* **Excerpt to read**
Overview Liberator, Inc. (the “Company”) was incorporated in the State of Florida on February 25, 1999, under the name of WES Consulting, Inc. to provide consulting and commercial property management services.  On October 19, 2009, the Company entered into a Merger and Recapitalization Agreement (the “Merger Agreement”) with Liberator, Inc. (fka Remark Enterprises Inc.), a Nevada corporation (“Old Liberator”).  Pursuant to the Merger Agreement, Old Liberator merged with and into the Company, with the Company surviving as the sole remaining entity (the “Merger”).  References to the “Company” in these notes include the Company and its wholly owned subsidiaries, Web Merchants, Inc, OneUp Innovations, Inc. and Foam Labs, Inc.

As a result of the Merger, each issued and outstanding share of the common stock of Old Liberator (the “Old Liberator Common Shares”) were converted into one share of the Company’s common stock, $0.01 par value, which, after giving effect to the Merger, equaled, in the aggregate, 98.4% of the total issued and outstanding common stock of the Company (the “Liberator Common Stock”).  Pursuant to the Merger Agreement, each issued and outstanding share of preferred stock of Old Liberator (the “Liberator Preferred Shares”) was to be converted into one share of the Company’s preferred stock with the provisions, rights, and designations set forth in the Merger Agreement (the “Liberator Preferred Stock”).  On the execution date of the Merger Agreement, the Company was not authorized to issue any preferred stock.  The parties agreed that the Company will file an amendment to its Articles of Incorporation authorizing the issuance of the Liberator Preferred Stock, and at such time the Liberator Preferred Stock will be exchanged pursuant to the terms of the Merger Agreement.  On February 18, 2011, the Company filed an Article of Amendment to its Articles of Incorporation, effective February 9, 2011, to increase the number of shares of capital stock to 185,000,000 of which 10,000,000 shares shall be designated Preferred Stock, $0.0001 par value.  In addition, the Company filed a Certificate of Designation to create a class of preferred stock titled Series A Convertible Preferred Stock.  These actions were both approved by the Board of Directors and a majority vote of the shareholders on October 20, 2009. As of the execution date of the Merger Agreement, Old Liberator owned 80.7% of the issued and outstanding shares of the Company’s common stock.  Upon the consummation of the Merger, the shares of Liberator Common Stock owned by Old Liberator prior to the Merger were cancelled.

On January 27, 2011,the Company entered into a Stock Purchase Agreement (the “Purchase Agreement”) with Web Merchants, Inc., a Delaware corporation (“WMI”) and Fyodor Petrenko and Dmitrii Spetetchii, the holders of 100% of WMI’s capital stock (the “WMI Shareholders”), to acquire 100% of WMI’s issued and outstanding equity ownership in exchange for 28,394,400 shares of our common stock to the WMI Shareholders.  Dmitrii Spetetchii also received $100,000 in cash, which represented $79,000 for the repayment of a loan to WMI and $21,000 in consideration for signing a non-compete agreement with the Company.  Pursuant to the Purchase Agreement, WMI will continue to operate as a wholly owned subsidiary of the Company.   The foregoing summary of the acquisition of WMI does not purport to be complete and is qualified in its entirety by reference to the Current Report on Form 8-K filed on February 2, 2011.  In connection with the acquisition of WMI, the board of directors appointed Fyodor Petrenko, the President of WMI, as Executive Vice President of the Company and to the board of directors, filling a vacancy.  See Recent Developments – Entry Into a Material Definitive Agreement , above, regarding information on the signing of a definitive agreement for the sale of WMI.

* **Information shown**
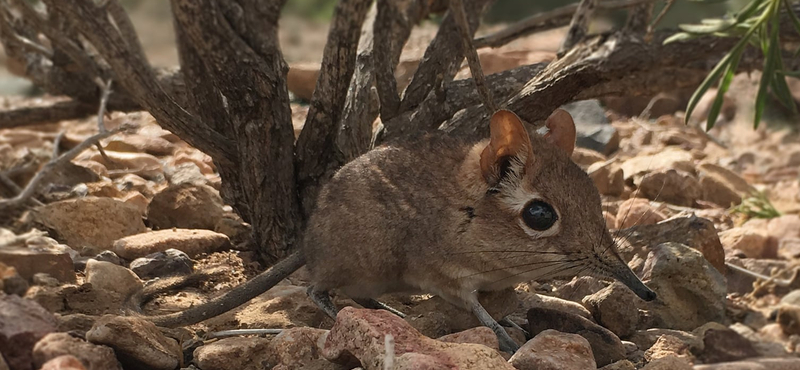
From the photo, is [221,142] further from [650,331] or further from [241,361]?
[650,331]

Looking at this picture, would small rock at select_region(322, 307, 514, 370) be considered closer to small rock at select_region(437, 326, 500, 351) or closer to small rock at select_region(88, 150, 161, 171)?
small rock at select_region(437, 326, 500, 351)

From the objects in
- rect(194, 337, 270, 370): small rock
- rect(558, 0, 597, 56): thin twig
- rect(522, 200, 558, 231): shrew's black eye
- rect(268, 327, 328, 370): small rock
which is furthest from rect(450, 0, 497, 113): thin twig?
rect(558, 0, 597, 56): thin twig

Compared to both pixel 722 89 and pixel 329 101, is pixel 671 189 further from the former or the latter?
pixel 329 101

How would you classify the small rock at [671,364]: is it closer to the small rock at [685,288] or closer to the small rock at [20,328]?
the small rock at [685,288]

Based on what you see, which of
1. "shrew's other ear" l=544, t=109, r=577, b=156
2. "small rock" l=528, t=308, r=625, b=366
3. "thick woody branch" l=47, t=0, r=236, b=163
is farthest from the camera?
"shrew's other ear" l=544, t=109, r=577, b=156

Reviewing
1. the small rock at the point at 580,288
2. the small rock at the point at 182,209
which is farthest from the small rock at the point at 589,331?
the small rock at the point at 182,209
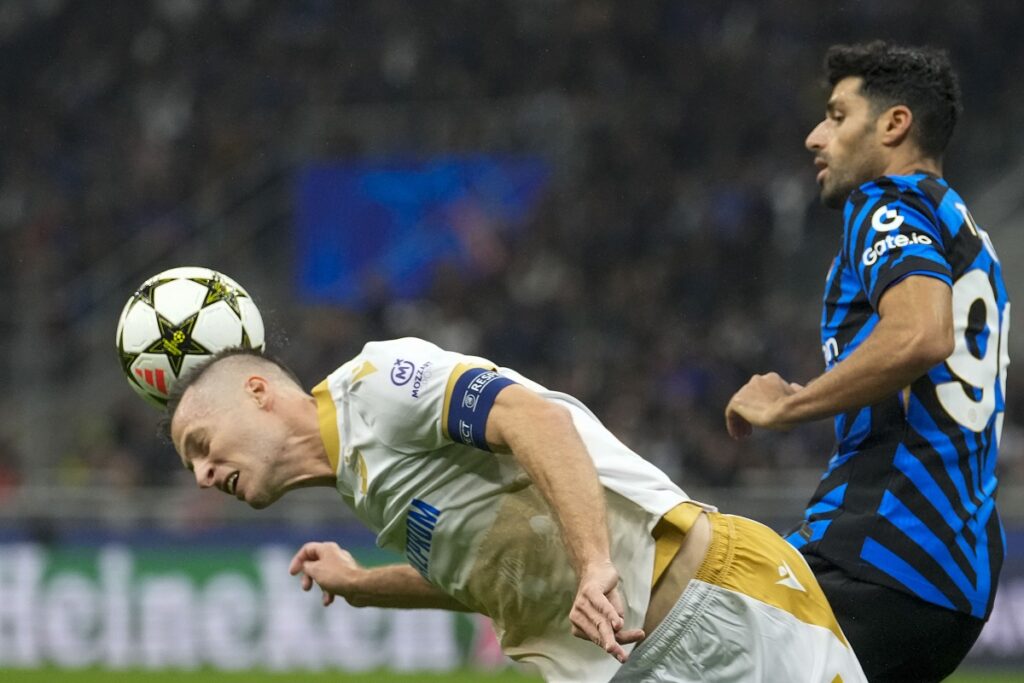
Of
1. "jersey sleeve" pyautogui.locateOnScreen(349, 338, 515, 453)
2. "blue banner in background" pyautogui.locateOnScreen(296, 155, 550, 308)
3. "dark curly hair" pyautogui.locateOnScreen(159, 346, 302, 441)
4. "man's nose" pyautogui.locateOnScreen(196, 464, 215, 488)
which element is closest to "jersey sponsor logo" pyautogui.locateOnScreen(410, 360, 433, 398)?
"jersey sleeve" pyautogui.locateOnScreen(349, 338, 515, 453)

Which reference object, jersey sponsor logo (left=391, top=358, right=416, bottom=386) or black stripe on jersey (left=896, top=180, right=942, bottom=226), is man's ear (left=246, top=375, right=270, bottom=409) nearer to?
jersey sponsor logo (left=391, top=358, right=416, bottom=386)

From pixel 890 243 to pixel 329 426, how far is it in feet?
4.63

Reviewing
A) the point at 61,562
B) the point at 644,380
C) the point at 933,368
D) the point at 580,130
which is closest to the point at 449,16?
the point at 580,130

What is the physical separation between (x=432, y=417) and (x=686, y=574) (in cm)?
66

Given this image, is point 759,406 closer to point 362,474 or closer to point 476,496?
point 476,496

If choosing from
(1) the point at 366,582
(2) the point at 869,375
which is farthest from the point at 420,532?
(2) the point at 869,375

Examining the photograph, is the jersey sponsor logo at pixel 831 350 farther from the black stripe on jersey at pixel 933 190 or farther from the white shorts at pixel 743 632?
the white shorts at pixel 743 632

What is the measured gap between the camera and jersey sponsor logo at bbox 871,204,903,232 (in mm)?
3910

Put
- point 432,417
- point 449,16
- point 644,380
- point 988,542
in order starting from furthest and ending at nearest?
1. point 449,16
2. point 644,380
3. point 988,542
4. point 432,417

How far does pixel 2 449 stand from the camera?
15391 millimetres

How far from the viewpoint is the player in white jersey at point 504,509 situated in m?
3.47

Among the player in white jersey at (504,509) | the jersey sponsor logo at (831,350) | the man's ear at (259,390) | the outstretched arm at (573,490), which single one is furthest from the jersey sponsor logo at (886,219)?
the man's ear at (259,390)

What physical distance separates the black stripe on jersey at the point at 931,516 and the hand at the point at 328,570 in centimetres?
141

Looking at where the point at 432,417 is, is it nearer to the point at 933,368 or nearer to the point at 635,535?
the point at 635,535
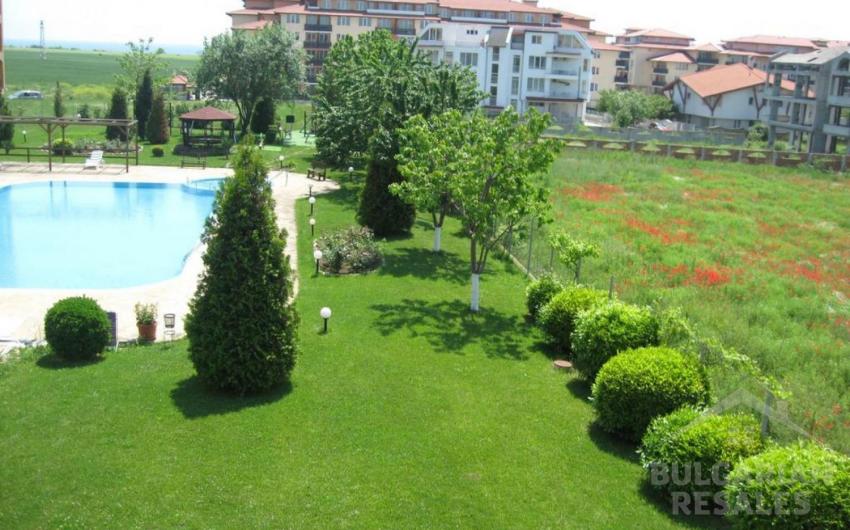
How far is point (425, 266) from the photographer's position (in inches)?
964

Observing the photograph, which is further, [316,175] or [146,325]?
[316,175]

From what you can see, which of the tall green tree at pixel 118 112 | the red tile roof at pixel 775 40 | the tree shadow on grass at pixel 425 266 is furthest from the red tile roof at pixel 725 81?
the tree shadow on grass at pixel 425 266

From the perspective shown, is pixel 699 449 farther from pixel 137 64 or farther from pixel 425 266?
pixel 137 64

* **Problems to work on**
1. Condense the paragraph of the Liberator, Inc. overview that begins "On January 27, 2011" into a bulleted list that keeps its main facts.
2. Answer these questions from the Liberator, Inc. overview:
(a) In which state and on what date was the Company incorporated?
(b) What percentage of the Company's common stock did Old Liberator own as of the execution date of the Merger Agreement?
(c) How many shares of common stock went to the WMI Shareholders in the acquisition?
3. Please continue the Liberator, Inc. overview from the point where it stops.

* **Solved problems**
1.
- On January 27, 2011, the Company signed a Stock Purchase Agreement with Web Merchants, Inc. (WMI), a Delaware corporation, and its sole shareholders, Fyodor Petrenko and Dmitrii Spetetchii.
- The Company acquired 100% of WMI's equity in exchange for 28,394,400 shares of its common stock.
- Spetetchii also received $100,000 in cash: $79,000 to repay a loan to WMI and $21,000 for signing a non-compete agreement.
- WMI continues to operate as a wholly owned subsidiary of the Company.
- The full terms are in the Current Report on Form 8-K filed on February 2, 2011.
- Petrenko, WMI's President, was appointed Executive Vice President of the Company and to its board of directors, filling a vacancy.

2.
(a) Florida, on February 25, 1999.
(b) 80.7%.
(c) 28,394,400 shares.

3.
Effective February 28, 2011, the Company changed its name to “Liberator, Inc.” by filing an Articles of Amendment to its Articles of Incorporation with the Florida Department of State.  A copy of the Articles of Amendment were included as an exhibit to the Company’s Current Report on Form 8-K filed on March 3, 2011. 

The Company is a designer and manufacturer of various specialty furnishings for the sexual wellness market.  Since the acquisition of WMI, the Company has also become an online retailer offering a full range of products for the sexual wellness market.  The Company’s sales and manufacturing operation are located in the same facility in Atlanta, Georgia.  Sales are generated through internet and print advertisements.  We have a diversified customer base with no one customer accounting for 10% or more of consolidated net sales in the most recently completed quarter and no particular concentration of credit risk in one economic sector.  Foreign operations and foreign net sales are not material.

NOTE B – GOING CONCERN

The accompanying financial statements have been prepared in accordance with U.S. generally accepted accounting principles, which contemplates continuation of the Company as a going concern. The Company incurred a net loss of $801,252 and $1,033,952 for the years ended June 30, 2011 and 2010, respectively, and as of June 30, 2011 the Company has an accumulated deficit of $6,976,783 and a working capital deficit of $984,937.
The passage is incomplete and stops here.